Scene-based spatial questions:

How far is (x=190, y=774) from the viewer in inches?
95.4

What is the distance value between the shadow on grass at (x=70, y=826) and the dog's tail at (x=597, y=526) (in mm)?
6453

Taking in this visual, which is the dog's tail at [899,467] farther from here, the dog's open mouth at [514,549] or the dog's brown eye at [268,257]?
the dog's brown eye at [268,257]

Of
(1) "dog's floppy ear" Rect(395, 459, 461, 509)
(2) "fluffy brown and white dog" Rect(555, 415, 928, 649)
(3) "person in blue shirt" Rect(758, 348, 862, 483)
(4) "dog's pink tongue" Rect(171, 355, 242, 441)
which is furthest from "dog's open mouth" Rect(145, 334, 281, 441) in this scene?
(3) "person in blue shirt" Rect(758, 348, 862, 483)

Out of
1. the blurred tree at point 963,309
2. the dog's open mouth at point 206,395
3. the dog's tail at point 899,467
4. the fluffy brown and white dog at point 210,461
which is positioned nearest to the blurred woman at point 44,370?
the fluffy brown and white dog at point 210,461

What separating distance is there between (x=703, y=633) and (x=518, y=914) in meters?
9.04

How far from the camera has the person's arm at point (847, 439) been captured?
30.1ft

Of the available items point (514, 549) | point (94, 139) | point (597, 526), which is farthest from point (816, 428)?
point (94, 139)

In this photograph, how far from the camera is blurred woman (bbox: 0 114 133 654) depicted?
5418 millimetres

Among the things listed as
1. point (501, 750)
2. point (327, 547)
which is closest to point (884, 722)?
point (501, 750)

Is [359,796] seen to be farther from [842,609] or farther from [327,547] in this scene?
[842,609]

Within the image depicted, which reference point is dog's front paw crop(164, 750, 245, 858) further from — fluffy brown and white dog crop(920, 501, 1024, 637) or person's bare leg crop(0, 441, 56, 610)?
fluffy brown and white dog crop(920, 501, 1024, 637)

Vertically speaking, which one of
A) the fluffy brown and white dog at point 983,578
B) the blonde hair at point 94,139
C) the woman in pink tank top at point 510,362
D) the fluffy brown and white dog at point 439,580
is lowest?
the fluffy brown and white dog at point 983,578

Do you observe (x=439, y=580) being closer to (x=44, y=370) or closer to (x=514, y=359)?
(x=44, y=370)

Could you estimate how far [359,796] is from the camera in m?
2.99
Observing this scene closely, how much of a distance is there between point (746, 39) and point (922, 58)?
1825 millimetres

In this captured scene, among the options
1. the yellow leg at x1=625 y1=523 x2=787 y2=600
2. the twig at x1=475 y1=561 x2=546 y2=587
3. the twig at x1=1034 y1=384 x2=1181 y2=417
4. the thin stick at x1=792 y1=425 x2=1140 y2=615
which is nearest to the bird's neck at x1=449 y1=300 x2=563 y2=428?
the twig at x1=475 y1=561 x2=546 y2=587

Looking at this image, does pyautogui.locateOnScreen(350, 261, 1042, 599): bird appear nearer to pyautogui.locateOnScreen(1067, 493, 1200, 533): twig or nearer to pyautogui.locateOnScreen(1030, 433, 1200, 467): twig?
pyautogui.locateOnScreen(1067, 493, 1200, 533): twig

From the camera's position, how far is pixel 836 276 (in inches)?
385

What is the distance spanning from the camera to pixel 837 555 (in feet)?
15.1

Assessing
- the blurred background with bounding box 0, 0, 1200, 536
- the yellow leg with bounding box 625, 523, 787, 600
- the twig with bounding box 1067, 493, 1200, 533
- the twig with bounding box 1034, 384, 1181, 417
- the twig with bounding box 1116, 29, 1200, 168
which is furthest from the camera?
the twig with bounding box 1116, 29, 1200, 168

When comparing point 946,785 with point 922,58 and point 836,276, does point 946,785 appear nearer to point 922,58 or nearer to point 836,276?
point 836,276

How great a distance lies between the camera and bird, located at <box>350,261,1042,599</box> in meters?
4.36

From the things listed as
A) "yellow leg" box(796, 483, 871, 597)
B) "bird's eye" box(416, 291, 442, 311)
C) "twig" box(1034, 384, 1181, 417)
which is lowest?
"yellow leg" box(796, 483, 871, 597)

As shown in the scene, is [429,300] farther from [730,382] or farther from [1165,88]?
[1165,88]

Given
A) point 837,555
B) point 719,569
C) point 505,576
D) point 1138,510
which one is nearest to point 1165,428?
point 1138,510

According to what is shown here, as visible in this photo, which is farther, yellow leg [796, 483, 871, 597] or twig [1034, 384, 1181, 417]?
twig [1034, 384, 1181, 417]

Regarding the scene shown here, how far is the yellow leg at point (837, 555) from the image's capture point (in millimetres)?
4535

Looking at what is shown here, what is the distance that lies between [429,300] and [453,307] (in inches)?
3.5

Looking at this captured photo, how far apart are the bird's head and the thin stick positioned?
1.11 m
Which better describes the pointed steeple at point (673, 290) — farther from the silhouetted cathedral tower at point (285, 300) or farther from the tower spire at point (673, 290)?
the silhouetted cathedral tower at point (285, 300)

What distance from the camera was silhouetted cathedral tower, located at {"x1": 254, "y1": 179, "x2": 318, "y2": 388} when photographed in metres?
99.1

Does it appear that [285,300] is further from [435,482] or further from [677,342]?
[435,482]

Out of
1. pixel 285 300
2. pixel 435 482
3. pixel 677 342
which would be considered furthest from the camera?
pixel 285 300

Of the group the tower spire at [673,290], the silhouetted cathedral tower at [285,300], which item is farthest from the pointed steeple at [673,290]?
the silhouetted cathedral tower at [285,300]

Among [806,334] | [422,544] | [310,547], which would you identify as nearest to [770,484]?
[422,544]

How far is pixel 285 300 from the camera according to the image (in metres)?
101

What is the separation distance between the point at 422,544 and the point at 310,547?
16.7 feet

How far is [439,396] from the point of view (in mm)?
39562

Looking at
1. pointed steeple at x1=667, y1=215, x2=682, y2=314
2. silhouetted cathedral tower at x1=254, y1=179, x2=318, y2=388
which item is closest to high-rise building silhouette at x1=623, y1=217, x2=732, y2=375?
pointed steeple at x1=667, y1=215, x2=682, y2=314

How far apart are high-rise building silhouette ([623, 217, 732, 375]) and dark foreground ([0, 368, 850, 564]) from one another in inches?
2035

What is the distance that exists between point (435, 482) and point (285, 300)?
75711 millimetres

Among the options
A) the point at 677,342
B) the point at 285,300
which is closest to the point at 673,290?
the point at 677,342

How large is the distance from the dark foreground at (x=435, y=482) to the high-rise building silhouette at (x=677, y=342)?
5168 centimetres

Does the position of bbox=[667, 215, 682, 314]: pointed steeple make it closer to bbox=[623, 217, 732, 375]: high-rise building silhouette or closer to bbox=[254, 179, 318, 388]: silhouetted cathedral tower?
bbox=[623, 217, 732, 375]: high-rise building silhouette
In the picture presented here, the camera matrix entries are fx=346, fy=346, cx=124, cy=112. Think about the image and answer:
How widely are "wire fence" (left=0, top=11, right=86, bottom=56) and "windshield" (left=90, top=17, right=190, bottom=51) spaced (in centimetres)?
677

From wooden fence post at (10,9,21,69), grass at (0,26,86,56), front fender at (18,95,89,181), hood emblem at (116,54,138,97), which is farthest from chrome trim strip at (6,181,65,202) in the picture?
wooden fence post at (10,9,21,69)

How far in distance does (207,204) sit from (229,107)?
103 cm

**Exercise task**.
Without leaving anything out, give the entries again exactly.

**Answer to the problem**.
How far is (x=190, y=774) from the viewer in inches?
95.4

What is the distance value between the shadow on grass at (x=70, y=826) and the dog's tail at (x=597, y=526) (in mm)?
6453

Taking in this visual, which is the dog's tail at [899,467] farther from here, the dog's open mouth at [514,549] or the dog's brown eye at [268,257]?
the dog's brown eye at [268,257]

Of
(1) "dog's floppy ear" Rect(395, 459, 461, 509)
(2) "fluffy brown and white dog" Rect(555, 415, 928, 649)
(3) "person in blue shirt" Rect(758, 348, 862, 483)
(4) "dog's pink tongue" Rect(171, 355, 242, 441)
which is furthest from "dog's open mouth" Rect(145, 334, 281, 441) in this scene?
(3) "person in blue shirt" Rect(758, 348, 862, 483)

Out of
1. the blurred tree at point 963,309
2. the dog's open mouth at point 206,395
3. the dog's tail at point 899,467
4. the fluffy brown and white dog at point 210,461
which is positioned nearest to the blurred woman at point 44,370?
the fluffy brown and white dog at point 210,461

What separating distance is there between (x=703, y=633) and (x=518, y=914) in meters?
9.04

How far from the camera has the person's arm at point (847, 439) been captured?
30.1ft

Of the available items point (514, 549) | point (94, 139) | point (597, 526), which is farthest from point (816, 428)?
point (94, 139)

In this photograph, how far from the camera is blurred woman (bbox: 0 114 133 654) depicted?
5418 millimetres

Among the things listed as
1. point (501, 750)
2. point (327, 547)
which is closest to point (884, 722)?
point (501, 750)

Is [359,796] seen to be farther from [842,609] or farther from [327,547] in this scene?
[842,609]

Within the image depicted, which reference point is dog's front paw crop(164, 750, 245, 858) further from — fluffy brown and white dog crop(920, 501, 1024, 637) or person's bare leg crop(0, 441, 56, 610)?
fluffy brown and white dog crop(920, 501, 1024, 637)

Vertically speaking, which one of
A) the fluffy brown and white dog at point 983,578
B) the blonde hair at point 94,139
C) the woman in pink tank top at point 510,362
D) the fluffy brown and white dog at point 439,580
is lowest?
the fluffy brown and white dog at point 983,578

Do you observe (x=439, y=580) being closer to (x=44, y=370) or closer to (x=514, y=359)?
(x=44, y=370)

Could you estimate how far [359,796] is from the camera in m?
2.99
Observing this scene closely, how much of a distance is there between point (746, 39) and point (922, 58)?
1825 millimetres

In this captured scene, among the options
1. the yellow leg at x1=625 y1=523 x2=787 y2=600
2. the twig at x1=475 y1=561 x2=546 y2=587
3. the twig at x1=1034 y1=384 x2=1181 y2=417
4. the thin stick at x1=792 y1=425 x2=1140 y2=615
which is nearest to the bird's neck at x1=449 y1=300 x2=563 y2=428?
the twig at x1=475 y1=561 x2=546 y2=587

Looking at this image, does pyautogui.locateOnScreen(350, 261, 1042, 599): bird appear nearer to pyautogui.locateOnScreen(1067, 493, 1200, 533): twig or nearer to pyautogui.locateOnScreen(1030, 433, 1200, 467): twig?
pyautogui.locateOnScreen(1067, 493, 1200, 533): twig

From the camera's position, how far is pixel 836 276 (in inches)?
385

What is the distance spanning from the camera to pixel 837 555 (in feet)?
15.1

Assessing
- the blurred background with bounding box 0, 0, 1200, 536
- the yellow leg with bounding box 625, 523, 787, 600
- the twig with bounding box 1067, 493, 1200, 533
- the twig with bounding box 1034, 384, 1181, 417
- the twig with bounding box 1116, 29, 1200, 168
which is furthest from the camera?
the twig with bounding box 1116, 29, 1200, 168

When comparing point 946,785 with point 922,58 and point 836,276, does point 946,785 appear nearer to point 922,58 or nearer to point 836,276?
point 836,276

How great a distance lies between the camera and bird, located at <box>350,261,1042,599</box> in meters?
4.36

From the things listed as
A) "yellow leg" box(796, 483, 871, 597)
B) "bird's eye" box(416, 291, 442, 311)
C) "twig" box(1034, 384, 1181, 417)
which is lowest?
"yellow leg" box(796, 483, 871, 597)

As shown in the scene, is [429,300] farther from [730,382] or farther from [1165,88]?
[1165,88]

Given
A) point 837,555
B) point 719,569
C) point 505,576
D) point 1138,510
which one is nearest to point 1165,428?
point 1138,510

According to what is shown here, as visible in this photo, which is farther, yellow leg [796, 483, 871, 597] or twig [1034, 384, 1181, 417]?
twig [1034, 384, 1181, 417]

Regarding the scene shown here, how far is the yellow leg at point (837, 555) from the image's capture point (in millimetres)?
4535

Looking at what is shown here, what is the distance that lies between [429,300] and [453,307] (in inches)?
3.5

Looking at this captured photo, how far apart are the bird's head and the thin stick positioned?
1.11 m
Which better describes the pointed steeple at point (673, 290) — farther from the silhouetted cathedral tower at point (285, 300) or farther from the tower spire at point (673, 290)?
the silhouetted cathedral tower at point (285, 300)

What distance from the camera was silhouetted cathedral tower, located at {"x1": 254, "y1": 179, "x2": 318, "y2": 388} when photographed in metres?
99.1

Does it appear that [285,300] is further from [435,482] or further from [677,342]?
[435,482]

Out of
1. pixel 285 300
2. pixel 435 482
3. pixel 677 342
which would be considered furthest from the camera?
pixel 285 300

Of the group the tower spire at [673,290], the silhouetted cathedral tower at [285,300], which item is farthest from the pointed steeple at [673,290]?
the silhouetted cathedral tower at [285,300]

Among [806,334] | [422,544] | [310,547], which would you identify as nearest to [770,484]?
[422,544]

How far is pixel 285 300 from the camera according to the image (in metres)?
101

What is the separation distance between the point at 422,544 and the point at 310,547?
16.7 feet

How far is [439,396] from the point of view (in mm)?
39562

Looking at
1. pointed steeple at x1=667, y1=215, x2=682, y2=314
2. silhouetted cathedral tower at x1=254, y1=179, x2=318, y2=388
which item is closest to high-rise building silhouette at x1=623, y1=217, x2=732, y2=375?
pointed steeple at x1=667, y1=215, x2=682, y2=314

How far apart are high-rise building silhouette ([623, 217, 732, 375]) and dark foreground ([0, 368, 850, 564]) from one another in inches?
2035

What is the distance that exists between point (435, 482) and point (285, 300)?
75711 millimetres

Among the options
A) the point at 677,342
B) the point at 285,300
which is closest to the point at 673,290?
the point at 677,342

How large is the distance from the dark foreground at (x=435, y=482) to the high-rise building silhouette at (x=677, y=342)?
5168 centimetres

Does the position of bbox=[667, 215, 682, 314]: pointed steeple make it closer to bbox=[623, 217, 732, 375]: high-rise building silhouette or closer to bbox=[254, 179, 318, 388]: silhouetted cathedral tower?
bbox=[623, 217, 732, 375]: high-rise building silhouette
In the picture presented here, the camera matrix entries are fx=346, fy=346, cx=124, cy=112. Think about the image and answer:
How widely are "wire fence" (left=0, top=11, right=86, bottom=56) and "windshield" (left=90, top=17, right=190, bottom=51) spaced (in centimetres)?
677

From wooden fence post at (10,9,21,69), grass at (0,26,86,56), front fender at (18,95,89,181), hood emblem at (116,54,138,97), which is farthest from chrome trim strip at (6,181,65,202) in the picture?
wooden fence post at (10,9,21,69)

How far in distance does (207,204) sit from (229,107)?
103 cm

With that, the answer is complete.